I've designed alluminium channels to be easily made, so they not require machining. Only electrical instrument required is electric drill. You'll also need lot of files, sanding paper, handsaw, screwdrivers, pliers and lots of patience =)
Materials and printer requirements
I use ABS for this project. Maybe other sturdy plastics will be ok too. If you print gearbox parts of other plastics and it works - let me know, i'll add this info here.
I've designed parts of project to fit 200*200 mm printer table. Maximum length of single detail is about 190mm, except for top rail, which is 230+mm, but may be placed at hotbed diagonally.
Well,no springs for me - again. I've got maybe 200 of spare springs, but know nominals ony for 3 of them =( So only small tests for now. I perform tests with 0.28 gramm bb and use calculator to estimate values with 0.20 bb.
Performance: about 1500 dry shots, about 1500 normal shots:
With m100 spring - 87 m/s (286 fps) with 0.28 bb. It would be 1.06 joules or 103 m/s (338 fps) with 0.20 bb.
Stress test: in progress, about 150 shots, mostly dry ones. Gearbox still do it's job and not falling apart 8)
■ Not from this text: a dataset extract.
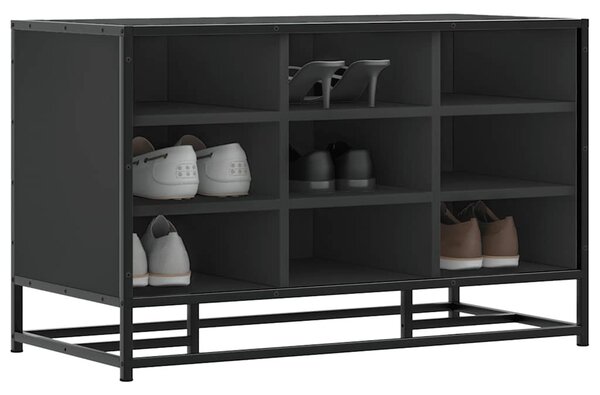 Cipőpad Fekete 84x40x53,5 cm Fából és fémből készült pad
With m140 spring - 125 m/s (412 fps) with 0.28bb. It would be 2.2 joules or 148m/s (487 fps) with 0.20 bb.
I'm going to update progress sometimes =)
Tested shooting distance with m100 spring and 0.28 balls. Hopup works well, balls fly 50 meters and still able to hit target sometimes. Tested on sports shooting ground, so 50 meters is pretty accurately measured. Target was me, so I'm absolutely sure balls may hit target ;)
Accuracy poor for now, tested gun without frontset. About 1 of 20 balls may hit standing human at 50 meters. Totally assembled gun must perform better.
Ball feeding is perfect, about 600 shots without dry ones - until mags are empty.